Parce qu'on en a jamais assez !

MISE À L’ÉPREUVE 2

Un film de Tim Story

L’épreuve la plus dure du spectateur : ne pas sortir de la salle

Ben se rêve toujours à devenir le coéquipier de James, son futur beau-frère. Une enquête sur un vaste trafic de drogue les amène jusqu’à Miami, ce qui pourrait bien être l’occasion pour le premier de faire ses preuves…

Après un énorme succès aux États-Unis (mais un four considérable en France avec un tout petit peu plus de 8 000 spectateurs pour 31 copies), la suite de "Mise à l’épreuve" avait rapidement été mise en chantier. Soit la rencontre entre un jeune officier obsédé par faire ses preuves et persuadé d’être un enquêteur dans l’âme et un policier plus expérimenté pas vraiment fan de ses pitreries. L’histoire était déjà complexe, mais lorsque le bleu tombe amoureux de la sœur de son supérieur, forcément, tout se compliquait encore plus. Dans ce deuxième volet, nous reprenons les mêmes à quelques jours du mariage entre Ben et Angela. Ben n’a pas changé, voulant toujours montrer ce dont il est capable, et une mission à Miami sera peut-être son occasion tant rêvée.

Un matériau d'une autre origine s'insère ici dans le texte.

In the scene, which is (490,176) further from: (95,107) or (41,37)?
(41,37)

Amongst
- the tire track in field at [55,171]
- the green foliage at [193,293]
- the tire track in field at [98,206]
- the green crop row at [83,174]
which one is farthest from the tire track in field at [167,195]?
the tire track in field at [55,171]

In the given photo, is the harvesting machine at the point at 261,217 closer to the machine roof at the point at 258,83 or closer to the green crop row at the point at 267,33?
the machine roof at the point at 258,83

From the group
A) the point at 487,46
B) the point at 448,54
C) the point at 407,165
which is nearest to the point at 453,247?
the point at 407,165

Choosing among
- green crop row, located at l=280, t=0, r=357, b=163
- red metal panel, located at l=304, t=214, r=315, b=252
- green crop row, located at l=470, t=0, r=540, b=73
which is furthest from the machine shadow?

Si le premier était déjà une catastrophe scénaristique, "Mise à l’épreuve 2" fait encore plus fort dans le mauvais goût et le ridicule. Grossissant les traits de caractère des protagonistes, cette suite XXL s’inscrit dans la surenchère, avec des gags grossiers, lourds et stupides, tandis que Kevin Hart et son flot incessant d’inepties surjoue encore plus (ce qu’on ne pensait pas être possible), d’autant plus qu’il va trouver un camarade pour lui donner la réplique dans son one man show, en la personne de Ken Jeong, le M. Show des "Very Bad Trip". Quant à la mise en scène de Tim Story, connu pour avoir réalisé de nombreuses productions afro-américaines et les deux films "4 Fantastiques" des années 2000, celle-ci est une leçon de ce qu’il ne faut surtout pas faire (sérieusement, la séquence du jeu vidéo ?).

Indéniablement, ce genre de buddy movies avait sa place dans les années 90, notamment grâce à Eddie Murphy. Néanmoins, les codes ont bien trop changé vingt ans plus tard pour se contenter d’imiter ses aînés. On pourrait alors continuer à lister les défauts de cette pseudo-comédie, notamment dans le traitement du personnage d’Olivia Munn, mais ceci nous prendrait trop de temps. On préfère donc vous conseiller de vous tourner vers d’autres films, ou de vous refaire "Le Flic de Beverly Hills" avec ses vannes véritablement drôles.